I got a phone call from the NRA. They’ve been persistent about it – evidently they called a couple of times and asked for me when I wasn’t there, so somehow I got on their list as a gun owner, even though I haven’t owned a gun since long before I moved to this country. They made me listen to a recorded message from the president of the NRA with a bunch of bullshit about how Barack Obama wants to team up with Nancy Pelosi and Hillary Clinton to steal your guns. Then they asked me a couple of questions:
The first one was “Are you a proud gun owner” – I said yes, even though I’m not, just to see where they were going with this (as if I didn’t know).
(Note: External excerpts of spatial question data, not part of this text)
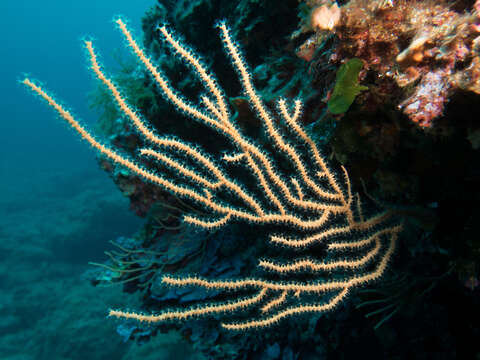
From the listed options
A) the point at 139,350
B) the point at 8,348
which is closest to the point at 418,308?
the point at 139,350

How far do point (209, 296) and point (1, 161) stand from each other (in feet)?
114

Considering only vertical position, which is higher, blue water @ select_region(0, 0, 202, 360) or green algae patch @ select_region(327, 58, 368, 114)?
blue water @ select_region(0, 0, 202, 360)

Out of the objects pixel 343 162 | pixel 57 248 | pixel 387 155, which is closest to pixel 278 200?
pixel 343 162

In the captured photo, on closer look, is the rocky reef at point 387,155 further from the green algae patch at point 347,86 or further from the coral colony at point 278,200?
the coral colony at point 278,200

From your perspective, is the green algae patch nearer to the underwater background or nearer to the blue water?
the underwater background

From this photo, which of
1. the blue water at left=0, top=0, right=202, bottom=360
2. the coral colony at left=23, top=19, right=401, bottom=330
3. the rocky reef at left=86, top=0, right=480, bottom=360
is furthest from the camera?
the blue water at left=0, top=0, right=202, bottom=360

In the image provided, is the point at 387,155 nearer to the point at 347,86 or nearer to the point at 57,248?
the point at 347,86

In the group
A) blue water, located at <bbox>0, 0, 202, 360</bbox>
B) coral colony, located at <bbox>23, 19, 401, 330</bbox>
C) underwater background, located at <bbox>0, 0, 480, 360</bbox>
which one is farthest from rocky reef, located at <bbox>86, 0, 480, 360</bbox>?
blue water, located at <bbox>0, 0, 202, 360</bbox>

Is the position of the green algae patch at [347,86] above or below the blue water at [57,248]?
below

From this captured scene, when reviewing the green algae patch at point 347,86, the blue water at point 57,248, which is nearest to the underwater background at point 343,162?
the green algae patch at point 347,86

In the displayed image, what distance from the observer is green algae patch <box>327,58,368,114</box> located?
5.13 ft

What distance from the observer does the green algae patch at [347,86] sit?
1564 mm

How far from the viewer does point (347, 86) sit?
1.59 meters

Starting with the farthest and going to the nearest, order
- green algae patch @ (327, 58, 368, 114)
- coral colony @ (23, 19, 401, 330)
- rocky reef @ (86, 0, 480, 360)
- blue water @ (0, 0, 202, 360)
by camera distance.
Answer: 1. blue water @ (0, 0, 202, 360)
2. coral colony @ (23, 19, 401, 330)
3. green algae patch @ (327, 58, 368, 114)
4. rocky reef @ (86, 0, 480, 360)
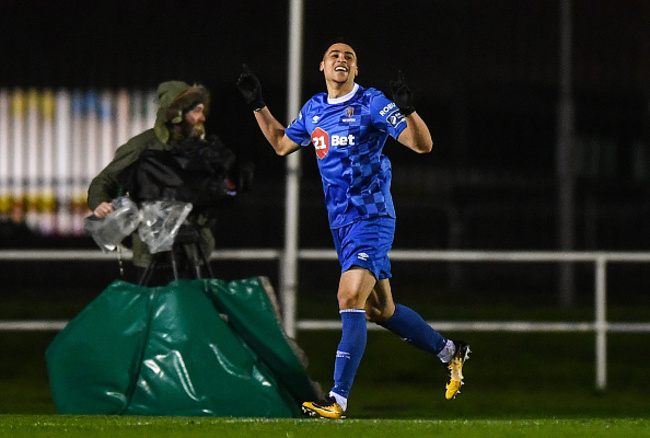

The second one was an incredibly leading question about Obama, something about being worried about his “anti-gun ownership agenda”, and when I said “Absolutely not”, the questioner was utterly flat footed, like she’d never heard anybody answer the wrong way before. She thanked me for my time and hung up.
Awesome. Too bad they didn’t stay on the phone longer.
> the questioner was utterly flat footed
No wonder – your two responses contradicted each other. A proud gun owner would tend to be well enough informed about B.H.O.’s gun-related history that she couldn’t avoid being worried.
Or just maybe, Frank, they would think that there are more important things at stake in this election than whether people get to buy automatic weapons without a waiting period.
Sure, Paul, some civil rights are less important than others to different people. But even that doesn’t make your responses to the NRA callerbot any more logical.
@Frank: But, Paul is always right. Even when he is not right. Thats one very basic rule at this blog.